• Exercise material
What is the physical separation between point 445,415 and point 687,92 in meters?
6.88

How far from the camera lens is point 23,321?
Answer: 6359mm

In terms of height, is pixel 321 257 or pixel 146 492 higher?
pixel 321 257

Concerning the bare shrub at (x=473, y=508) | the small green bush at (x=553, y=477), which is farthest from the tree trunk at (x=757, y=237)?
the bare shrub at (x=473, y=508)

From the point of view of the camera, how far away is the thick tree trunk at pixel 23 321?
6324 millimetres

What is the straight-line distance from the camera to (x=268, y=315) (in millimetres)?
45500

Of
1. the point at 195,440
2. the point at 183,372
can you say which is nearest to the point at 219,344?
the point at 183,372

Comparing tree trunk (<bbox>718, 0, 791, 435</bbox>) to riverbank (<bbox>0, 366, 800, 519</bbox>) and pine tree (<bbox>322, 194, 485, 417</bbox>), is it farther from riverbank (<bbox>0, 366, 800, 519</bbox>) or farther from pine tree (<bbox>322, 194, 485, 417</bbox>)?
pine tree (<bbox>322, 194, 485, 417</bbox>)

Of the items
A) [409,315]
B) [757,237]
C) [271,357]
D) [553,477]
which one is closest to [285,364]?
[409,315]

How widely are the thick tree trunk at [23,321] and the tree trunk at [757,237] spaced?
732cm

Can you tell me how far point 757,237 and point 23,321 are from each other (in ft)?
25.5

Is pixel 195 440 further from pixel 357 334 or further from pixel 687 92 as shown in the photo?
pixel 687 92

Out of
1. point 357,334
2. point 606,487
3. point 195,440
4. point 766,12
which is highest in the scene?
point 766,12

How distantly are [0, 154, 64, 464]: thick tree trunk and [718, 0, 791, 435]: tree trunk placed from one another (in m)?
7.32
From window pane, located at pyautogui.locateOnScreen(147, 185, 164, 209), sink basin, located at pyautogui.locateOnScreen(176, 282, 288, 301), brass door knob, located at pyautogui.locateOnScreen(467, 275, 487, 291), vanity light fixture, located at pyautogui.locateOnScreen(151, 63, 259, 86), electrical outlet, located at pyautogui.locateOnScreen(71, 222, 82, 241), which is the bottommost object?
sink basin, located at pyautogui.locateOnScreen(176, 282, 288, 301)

==

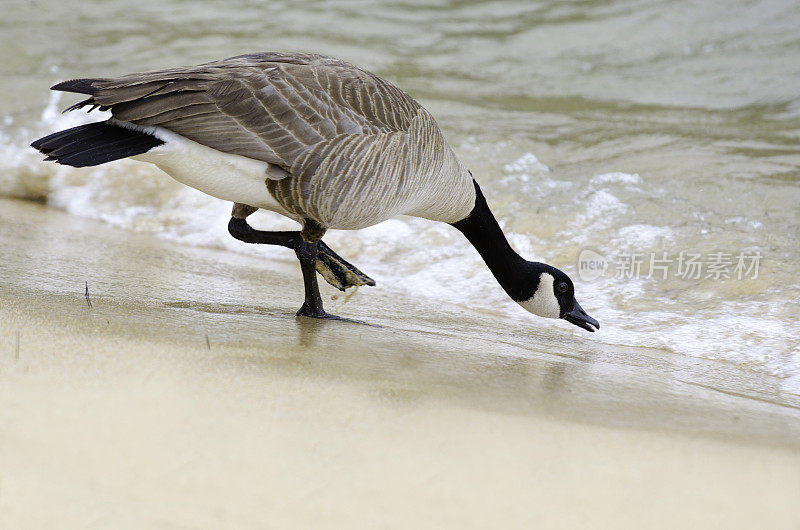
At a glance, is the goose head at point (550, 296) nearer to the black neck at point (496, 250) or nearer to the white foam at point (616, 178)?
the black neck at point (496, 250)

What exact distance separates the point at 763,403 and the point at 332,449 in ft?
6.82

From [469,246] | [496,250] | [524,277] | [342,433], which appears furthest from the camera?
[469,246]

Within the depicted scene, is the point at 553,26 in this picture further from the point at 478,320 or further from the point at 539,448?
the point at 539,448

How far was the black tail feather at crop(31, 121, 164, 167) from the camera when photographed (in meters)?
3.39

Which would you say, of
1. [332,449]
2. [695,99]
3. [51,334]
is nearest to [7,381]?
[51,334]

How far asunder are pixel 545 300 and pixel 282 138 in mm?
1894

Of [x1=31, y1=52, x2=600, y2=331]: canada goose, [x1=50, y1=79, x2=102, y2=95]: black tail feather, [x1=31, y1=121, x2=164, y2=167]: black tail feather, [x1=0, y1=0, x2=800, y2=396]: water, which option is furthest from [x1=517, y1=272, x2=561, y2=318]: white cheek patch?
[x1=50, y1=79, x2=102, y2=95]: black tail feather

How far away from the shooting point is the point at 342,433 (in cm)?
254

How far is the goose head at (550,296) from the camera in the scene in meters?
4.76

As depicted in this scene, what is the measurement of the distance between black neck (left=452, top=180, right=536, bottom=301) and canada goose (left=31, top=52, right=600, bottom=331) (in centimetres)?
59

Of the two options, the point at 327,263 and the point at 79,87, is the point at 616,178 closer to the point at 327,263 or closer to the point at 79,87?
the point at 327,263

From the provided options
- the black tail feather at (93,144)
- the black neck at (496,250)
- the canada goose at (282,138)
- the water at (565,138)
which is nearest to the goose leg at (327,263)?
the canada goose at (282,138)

• What the exercise asks
Report how many lines of the data above contain the string "basin", matching case exactly. Give only the number.

• Written solution
2